265 B.R. 27 | E.D.N.Y | 2000
MEMORANDUM AND ORDER
Pending before the Court is the motion of Kenneth P. Silverman, Esq. (“Silver-man”) for rehearing of the Court’s June 23, 2000 Memorandum and Order. For the reasons that follow, the motion is denied.
BACKGROUND
In its June 23, 2000 Memorandum and Order, the Court reversed an order of the United States Bankruptcy Court for the Eastern District of New York (Eisenberg, B.J.), dated August 25, 1999, and held that the Bankruptcy Court lacked subject matter jurisdiction to appoint Silverman as trustee following confirmation of the Chapter 11 reorganization plan (the “Plan”) of American Preferred Prescription, Inc. and its affiliates (“APP” or the “Debtor”). Familiarity with this Court’s June 23, 2000 Order is assumed and, accordingly, only those facts germane to the instant application are addressed.
The Bankruptcy Court issued three orders leading up to its August 25, 1999 Order and pertaining to Silverman’s appointment. First, on April 11, 1997, just over one year after the Plan was confirmed, the Bankruptcy Court appointed Kenneth Silverman as trustee, pursuant to 11 U.S.C. § 105, to “have all the rights, duties and powers vested in a trustee appointed under Title 11 of the United States Code, including authorization to take possession of the debtor’s property, to operate and manage the debtor’s business pursuant to 11 U.S.C. § 1108, and to perform all of the duties of trustee prescribed in 11 U.S.C. § 1106(a)....” The April 11, 1997 Order was not appealed.

◆ ◆ ◆ ◆ ◆ ◆ ◆

## Set of tasks
1. Answer these questions about the court opinion, one answer per line.
(a) Who filed the motion for rehearing?
(b) On what date was the Bankruptcy Court order that the Court reversed issued?
(c) Under which statute was Silverman appointed trustee on April 11, 1997?
2. Rewrite the stretch of the court opinion from "265 B.R. 27" through "application are addressed.", switching "trustee" to "custodian" everywhere it occurs.
3. Extend the court opinion past its final sentence.
The lines that come after the court opinion are separate material.

## Recorded data

◆ ◆ ◆ ◆ ◆ ◆ ◆

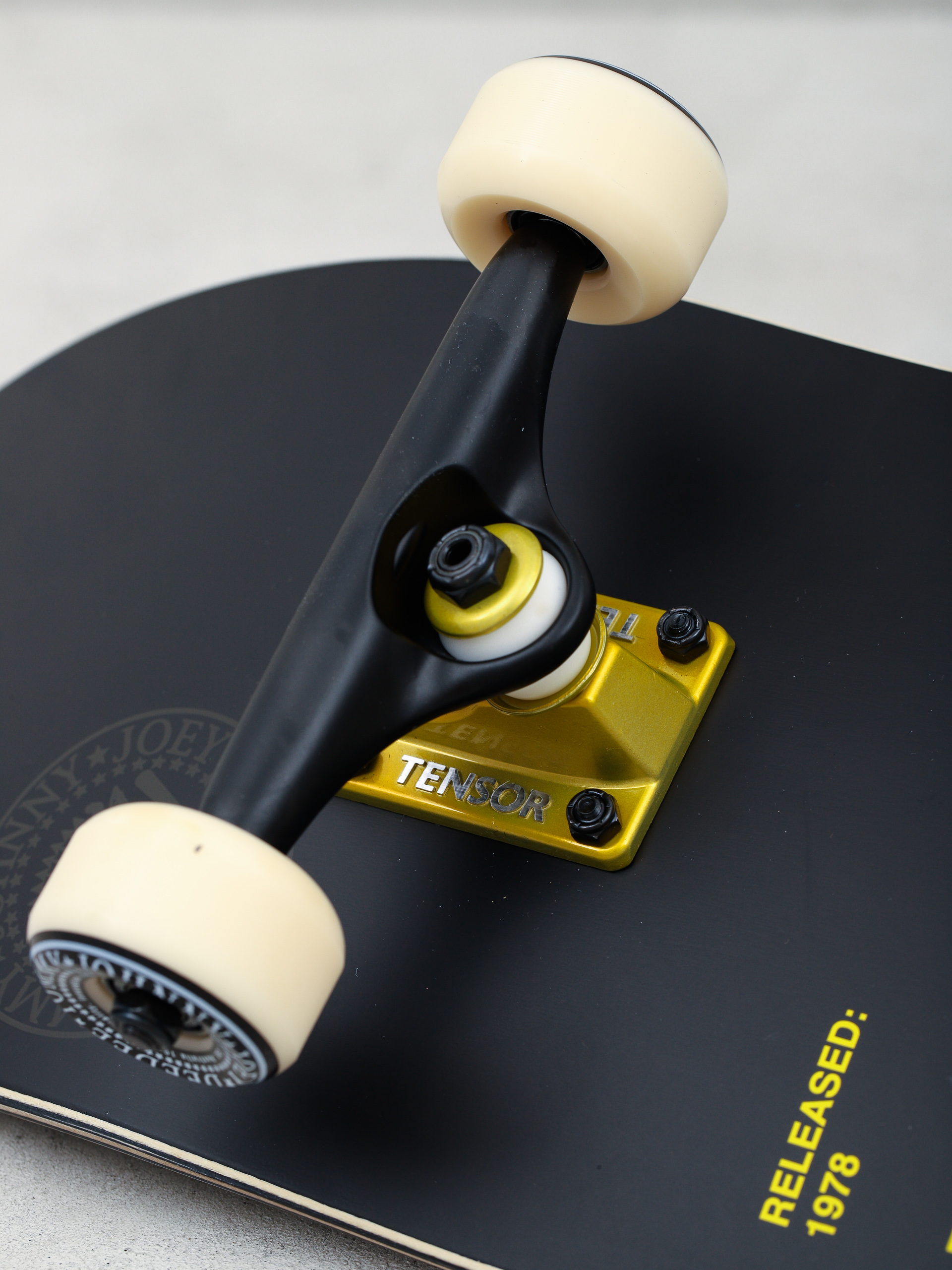 Globe G2 Ramones Skateboard (road to ruin)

◆ ◆ ◆ ◆ ◆ ◆ ◆

## Numbered answers
1.
(a) Kenneth P. Silverman, Esq.
(b) August 25, 1999
(c) 11 U.S.C. § 105

2.
265 B.R. 27 | E.D.N.Y | 2000
MEMORANDUM AND ORDER
Pending before the Court is the motion of Kenneth P. Silverman, Esq. (“Silver-man”) for rehearing of the Court’s June 23, 2000 Memorandum and Order. For the reasons that follow, the motion is denied.
BACKGROUND
In its June 23, 2000 Memorandum and Order, the Court reversed an order of the United States Bankruptcy Court for the Eastern District of New York (Eisenberg, B.J.), dated August 25, 1999, and held that the Bankruptcy Court lacked subject matter jurisdiction to appoint Silverman as custodian following confirmation of the Chapter 11 reorganization plan (the “Plan”) of American Preferred Prescription, Inc. and its affiliates (“APP” or the “Debtor”). Familiarity with this Court’s June 23, 2000 Order is assumed and, accordingly, only those facts germane to the instant application are addressed.

3.
Next, by Order dated June 19, 1997, the Bankruptcy Court expanded Silverman’s powers and duties to include the authority to investigate and settle all claims asserted
Finally, by Order dated June 24, 1998, the Bankruptcy Court “enlarged the Trustee’s powers to that of a full operating trustee.” This Order was also not appealed.
On May 17, 1999, Tracar, S.A. (“Tra-car”), the holder of secured and unsecured claims against the Debtor totaling $6,684,107.00, filed a motion for an “Order Scheduling a Hearing to Remove the Trustee and to Dismiss all Pending Actions.” Tracar argued, inter alia, that the Bankruptcy Court lacked subject matter jurisdiction to appoint Silverman as trustee post-confirmation. Recognizing that an objection to subject matter jurisdiction may be asserted at any time, by Order dated August 25, 1999, the Bankruptcy Court entertained, and denied, Tracar’s motion, finding that it had post-confirmation jurisdiction to appoint Silverman pursuant to the Plan and 11 U.S.C. §§ 105(a) and 1142. The Bankruptcy Court also found that Tracar had consented to the Bankruptcy Court’s continuing jurisdiction over the case pursuant to a Secured Guarantee and Subordination Agreement.
By Memorandum and Order dated June 23, 2000, I reversed this decision, holding that the Bankruptcy Court exceeded its subject matter jurisdiction in appointing Silverman as a post-confirmation trustee. Silverman now moves for reconsideration of this Order, arguing not that the Bankruptcy Court properly exercised its subject matter jurisdiction in appointing him, but rather that even assuming that the Bankruptcy Court lacked subject matter jurisdiction to do so, its erroneous exercise of jurisdiction is res judicata and not subject to collateral attack. Against that backdrop, the Court turns to the standard for reargument.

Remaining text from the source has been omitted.